Zoom also expanded its international presence impressively. While revenue in the Americas increased 150%, year over year, in the Europe/Middle East/Africa (EMEA) and Asia Pacific (APAC) regions, it grew even more quickly, by 246%. 

The company's remaining performance obligation (RPO) -- which consists of future revenue that is under contract but has not yet been recognized -- swelled 183% to $1.07 billion. Of that total, Zoom expects to recognize $722 million in RPO in the coming 12 months. 

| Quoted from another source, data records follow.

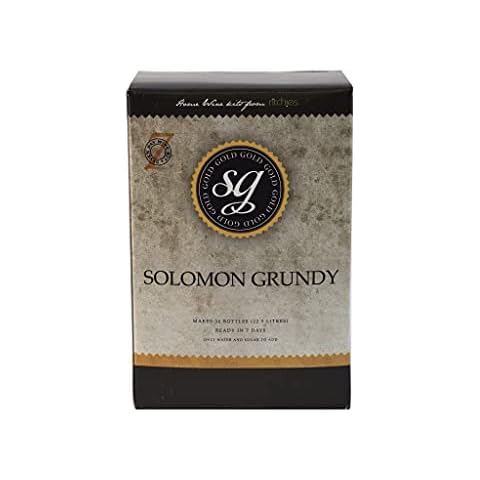 Solomon Grundy feature image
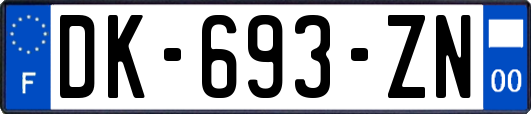 DK-693-ZN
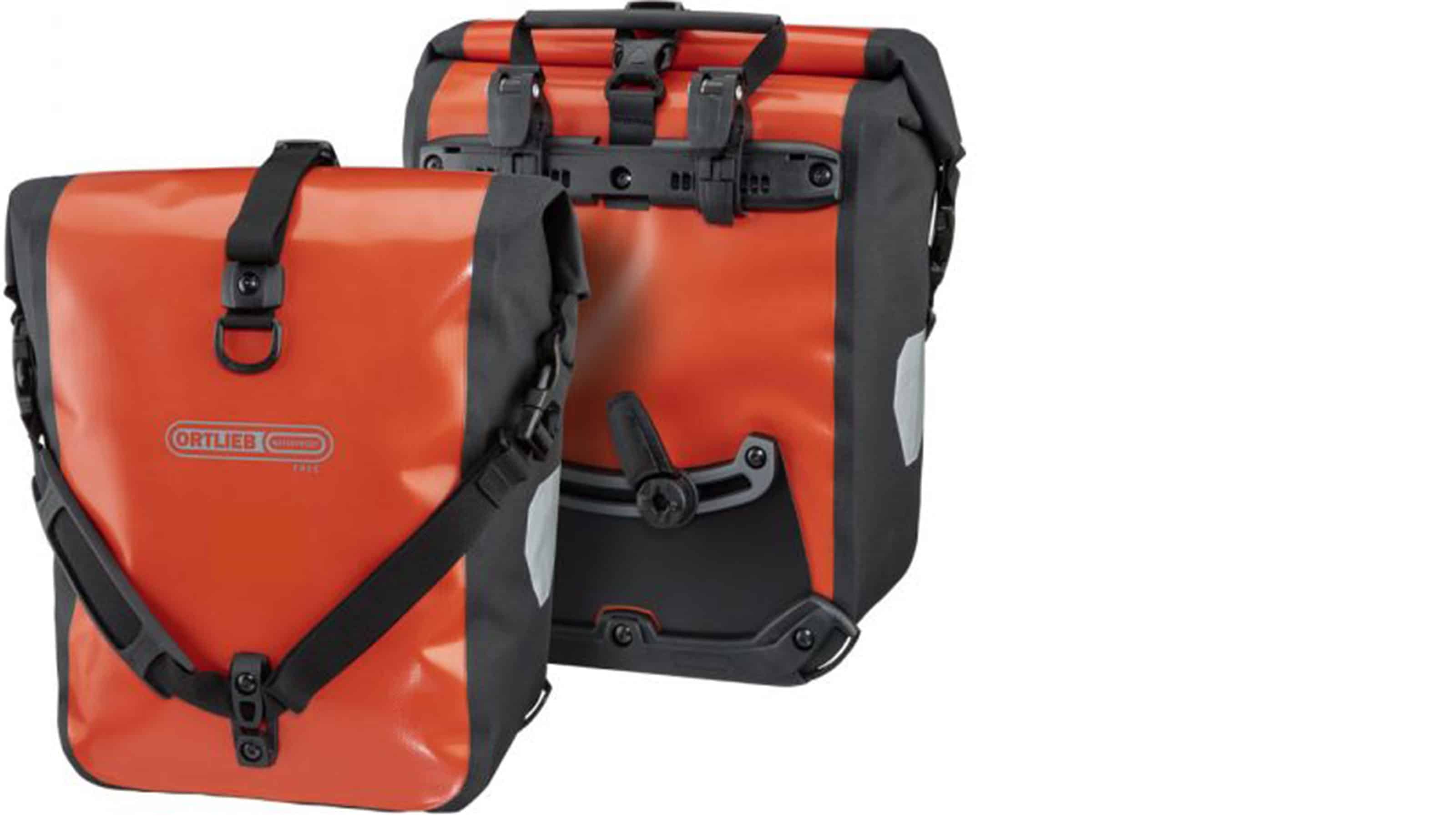 ORTLIEB Sport-Roller Free, QL2.1, 2 x 12,5 l ORTLIEB Sport-Roller Free, QL2.1, 2 x 12,5 l
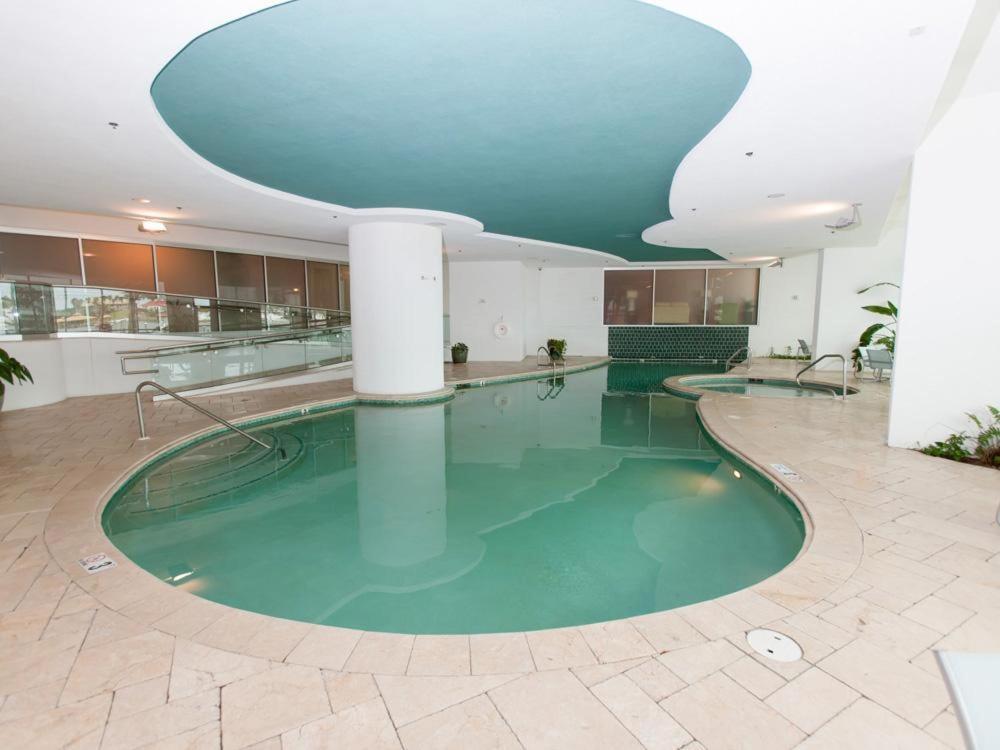 Bella Luna 804 By Liquid Life Apartment *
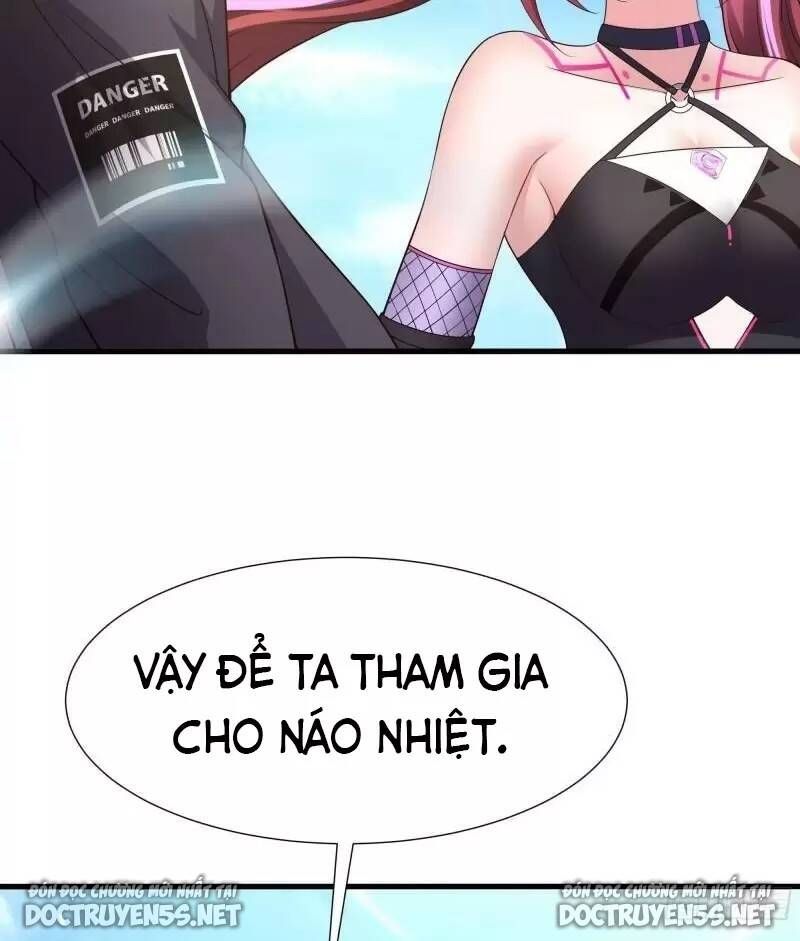 Ta Ở Địa Phủ Mở Hậu Cung Chap 64 - Next Chap 65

"We were humbled by the accelerated adoption of the Zoom platform around the globe in Q1," said founder and CEO Eric Yuan. "The COVID-19 crisis has driven higher demand for distributed, face-to-face interactions and collaboration using Zoom. Use cases have grown rapidly as people integrated Zoom into their work, learning, and personal lives."

Four business people in a conference room having a video conference with another group.

Image source: Zoom.

An eye-catching forecast

Investors hoping for an increase in the technology company's guidance were not disappointed, and may even have done a double-take when they saw the new outlook.

Zoom updated its full-year forecast and now expects revenue in a range of $1.775 billion and $1.8 billion, which would represent year-over-year growth of 187% at the midpoint. To put this into context, it's nearly double the full-year forecast of $910 million management issued just last quarter. The company is also expecting non-GAAP EPS of between $1.21 and $1.29, more than triple the $0.35 it generated last year.

Over the past several months, Zoom has gone from a speculative play to a verb, and from a business luxury to a necessity. The results this quarter have gone a long way toward proving that even with a multitude of free users on its rolls, Zoom can continue its speedy paid-customer growth.